AI researchers have a lot of options for GPUs to run training on; but surprisingly, there aren’t many affordable options that can actually handle the load. Basically, anything made by ATI or Intel won’t run popular AI libraries well — if at all — and the memory requirements for a GPU are so high that most consumer or workstation level Nvidia GPUs are not usable for AI.
Basically, to run any even smaller sized Transformer model in the 2023s, you need over 20 GB of GPU memory. This means that the only consumer level GPUs that can do so are the RTX 3090 and RTX 4090. And only a few workstation level GPUs (the A4500-A6000 range) meet this requirement as well.
What’s interesting is that the A series are at least a generation behind, even though they can have much more memory. For example, an A6000 is more useful for AI work than an RTX 4090 because it has double the RAM, even though the 4090 is faster.
So the big questions are 1) how much faster is an RTX 4090 than an A6000 in AI training tasks, and 2) which one is the better purchase for AI developers?

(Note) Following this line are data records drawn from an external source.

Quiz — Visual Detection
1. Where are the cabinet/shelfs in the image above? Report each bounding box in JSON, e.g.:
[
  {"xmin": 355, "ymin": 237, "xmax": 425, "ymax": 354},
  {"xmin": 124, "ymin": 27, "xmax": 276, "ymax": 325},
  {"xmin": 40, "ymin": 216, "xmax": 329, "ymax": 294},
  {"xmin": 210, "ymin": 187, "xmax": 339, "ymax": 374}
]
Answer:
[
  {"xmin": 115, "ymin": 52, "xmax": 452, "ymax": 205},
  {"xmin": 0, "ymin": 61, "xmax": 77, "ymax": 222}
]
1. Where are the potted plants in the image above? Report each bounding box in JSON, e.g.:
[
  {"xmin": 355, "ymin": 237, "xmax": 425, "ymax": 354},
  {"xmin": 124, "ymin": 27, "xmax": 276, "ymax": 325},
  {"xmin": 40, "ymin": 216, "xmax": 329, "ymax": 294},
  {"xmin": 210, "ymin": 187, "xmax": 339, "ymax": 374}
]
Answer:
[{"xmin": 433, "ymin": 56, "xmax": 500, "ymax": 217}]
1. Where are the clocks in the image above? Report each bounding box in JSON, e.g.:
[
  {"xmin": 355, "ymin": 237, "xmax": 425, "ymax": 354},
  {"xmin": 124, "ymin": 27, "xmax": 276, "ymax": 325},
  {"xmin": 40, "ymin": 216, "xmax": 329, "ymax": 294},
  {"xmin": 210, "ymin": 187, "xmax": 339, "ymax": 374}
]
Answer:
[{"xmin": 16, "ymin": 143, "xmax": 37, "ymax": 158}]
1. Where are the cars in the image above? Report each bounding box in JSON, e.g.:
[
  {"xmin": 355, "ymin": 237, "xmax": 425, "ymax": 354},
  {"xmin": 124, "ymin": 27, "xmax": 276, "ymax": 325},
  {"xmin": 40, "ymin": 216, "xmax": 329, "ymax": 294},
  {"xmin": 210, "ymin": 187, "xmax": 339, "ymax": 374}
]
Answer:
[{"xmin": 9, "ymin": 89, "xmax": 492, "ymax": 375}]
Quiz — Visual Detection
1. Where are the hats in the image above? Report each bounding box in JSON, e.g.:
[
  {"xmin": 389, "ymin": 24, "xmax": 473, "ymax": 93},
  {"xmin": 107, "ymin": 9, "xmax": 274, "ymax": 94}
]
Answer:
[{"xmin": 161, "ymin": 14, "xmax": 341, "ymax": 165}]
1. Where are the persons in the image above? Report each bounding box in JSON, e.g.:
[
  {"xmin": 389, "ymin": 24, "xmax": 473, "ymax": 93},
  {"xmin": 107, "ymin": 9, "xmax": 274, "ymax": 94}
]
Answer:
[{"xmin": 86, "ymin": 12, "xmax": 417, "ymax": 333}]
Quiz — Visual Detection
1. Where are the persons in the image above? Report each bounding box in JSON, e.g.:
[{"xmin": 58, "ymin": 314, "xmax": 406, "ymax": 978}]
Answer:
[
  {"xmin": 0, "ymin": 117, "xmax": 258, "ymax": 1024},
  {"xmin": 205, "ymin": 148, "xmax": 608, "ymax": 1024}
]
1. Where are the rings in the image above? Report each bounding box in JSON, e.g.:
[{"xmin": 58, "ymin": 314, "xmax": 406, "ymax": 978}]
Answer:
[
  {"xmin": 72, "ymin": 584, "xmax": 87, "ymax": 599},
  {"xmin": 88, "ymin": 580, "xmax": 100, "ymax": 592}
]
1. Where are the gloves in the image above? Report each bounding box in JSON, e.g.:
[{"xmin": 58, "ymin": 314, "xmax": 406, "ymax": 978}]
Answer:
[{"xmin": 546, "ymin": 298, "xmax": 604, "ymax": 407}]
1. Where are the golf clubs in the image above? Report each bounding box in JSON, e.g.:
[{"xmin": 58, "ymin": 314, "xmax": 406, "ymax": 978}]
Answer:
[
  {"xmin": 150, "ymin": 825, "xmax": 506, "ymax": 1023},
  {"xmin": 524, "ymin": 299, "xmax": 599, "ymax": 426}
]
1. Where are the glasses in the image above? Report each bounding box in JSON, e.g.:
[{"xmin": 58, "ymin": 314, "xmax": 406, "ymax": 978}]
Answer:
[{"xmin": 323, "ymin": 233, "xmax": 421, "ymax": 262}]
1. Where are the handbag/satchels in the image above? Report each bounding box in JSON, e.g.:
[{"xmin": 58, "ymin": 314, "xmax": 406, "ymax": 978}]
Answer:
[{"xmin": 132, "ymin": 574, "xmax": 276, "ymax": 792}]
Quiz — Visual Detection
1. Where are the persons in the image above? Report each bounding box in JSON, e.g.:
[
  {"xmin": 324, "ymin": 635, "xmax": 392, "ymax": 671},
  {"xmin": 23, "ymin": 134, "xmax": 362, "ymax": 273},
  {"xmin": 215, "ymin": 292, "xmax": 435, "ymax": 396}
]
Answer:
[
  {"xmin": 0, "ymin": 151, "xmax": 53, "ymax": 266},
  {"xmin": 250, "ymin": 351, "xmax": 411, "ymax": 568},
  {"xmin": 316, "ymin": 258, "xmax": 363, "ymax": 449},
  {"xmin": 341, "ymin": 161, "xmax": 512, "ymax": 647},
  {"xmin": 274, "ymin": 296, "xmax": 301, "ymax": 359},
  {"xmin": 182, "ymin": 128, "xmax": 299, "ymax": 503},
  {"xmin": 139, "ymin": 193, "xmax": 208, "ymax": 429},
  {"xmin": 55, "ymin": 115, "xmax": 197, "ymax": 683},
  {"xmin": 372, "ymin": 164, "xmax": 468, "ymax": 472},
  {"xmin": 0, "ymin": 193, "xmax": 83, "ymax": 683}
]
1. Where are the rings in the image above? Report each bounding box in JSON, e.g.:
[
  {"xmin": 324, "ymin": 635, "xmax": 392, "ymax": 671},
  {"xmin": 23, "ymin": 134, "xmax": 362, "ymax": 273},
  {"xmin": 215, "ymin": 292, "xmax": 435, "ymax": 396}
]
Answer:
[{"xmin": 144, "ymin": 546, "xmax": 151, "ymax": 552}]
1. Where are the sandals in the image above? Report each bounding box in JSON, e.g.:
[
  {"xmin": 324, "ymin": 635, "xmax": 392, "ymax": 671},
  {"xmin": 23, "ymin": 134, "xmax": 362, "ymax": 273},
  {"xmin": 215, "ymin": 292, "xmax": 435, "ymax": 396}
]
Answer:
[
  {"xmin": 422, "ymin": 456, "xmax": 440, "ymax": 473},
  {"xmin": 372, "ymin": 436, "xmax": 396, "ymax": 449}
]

RTX 4090 vs RTX A6000: speed
The Nvidia RTX 4090 is at least a generation ahead of the A6000, so it’s faster. But how much faster is it?
We trained a small and medium sized model on both GPUs to find out. Here are the results:
|Small model with 250,000 training records
|37 min 53 sec
|1 hour 4 min 22 sec
|Medium sized model with 1M training records
|4 hours 19 min 38 sec
|7 hours 51 mins and 14 sec
In general, the RTX 4090 could train at about double the speed compared to the RTX A6000. So it’s quite a bit more useful — at least in situations where it can be used.
So should you choose the RTX 4090 or A6000?
The problem with the test above was that it was severely restricted. We couldn’t put any reasonably large model on the RTX 4090 because of the 24 GB memory limit.
This meant that we couldn’t do much of the AI training that we wanted to do, and so the 4090 was essentially useless. Unfortunately, you’ll quickly run into this problem if you’re trying to do AI training on the 4090 or 3090 GPUs.
In the end, we do most of our training and even actual completions on the A6000, since the 4090 can easily run out of memory. Even with models that do fit into the 4090’s 24 GB, allocating one additional tensor for the purpose of running a model can cause the GPU to run out of memory and error out.
RTX 4090 is extremely fast and a capable card, and we would have loved to save ourselves 50% of training time, as well as additional energy costs. Unfortunately, it just isn’t able to handle many of the models you will end up using in deep learning AI.